Question Mark: Money Making Models
I’m currently in a debate with the other owners of my firm about the kinds of firms that are able to be profitable, yet also grow and survive in the long-term. What types of firms and models seem to work in the Industry? How are these successful firms balancing profitability and investment?
You know, when it comes down to it, there are really only a few different money-making models for A/E/P and environmental firms that seem to work over time. By “work,” I mean provide enough growth for the firm to keep everyone interested and enough profitability for the owners to feel like they are doing well.
Following is a brief description of the major money-making models (MMMs):
- The “lots of government work, mid-price, low-overhead, high-volume firm.” These firms are characterized by multiple offices, strong political connections— often established through hiring of key former government employees— and well-established financial, IT, and marketing systems, all of which do a pretty good job. There will also probably be a functional, multi-owner management structure.
- The “single market-based or market/service niche national/international firm.” This would be, for example, a very strong health care architecture or resort planning firm. They know their markets, and they know their disciplines (typically narrowly defined) better than all of their competitors, except perhaps a handful of other firms in specific geographic areas.
- The “10- to 20-person, sole owner, established, local firm.” Some of these firms perhaps “shouldn’t be” successful, yet they are somehow. These firms provide a substantial annual income for their owner(s) and meaningful employment for a small group of others.

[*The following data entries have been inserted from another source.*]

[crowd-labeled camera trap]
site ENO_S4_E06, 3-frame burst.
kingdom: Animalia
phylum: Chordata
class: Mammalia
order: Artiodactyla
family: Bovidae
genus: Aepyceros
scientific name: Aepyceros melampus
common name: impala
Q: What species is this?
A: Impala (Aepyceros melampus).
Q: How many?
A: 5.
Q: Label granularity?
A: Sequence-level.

- The “mid- to large-size single- or multi-discipline firm.” This would be, for example, a 300-person MEP (mechanical-electrical-plumbing) design firm. These companies get better than average multipliers because they are experts, although they are often subcontractors to other design firms, so tend to suffer the woes of longer collection periods and resulting poor cash flow.
There are obviously successful firms that don’t fit neatly into one of these four categories but I would bet 90% or more of successful firms do. Taking a look at these money-making models may be helpful as you chart your firm’s future direction.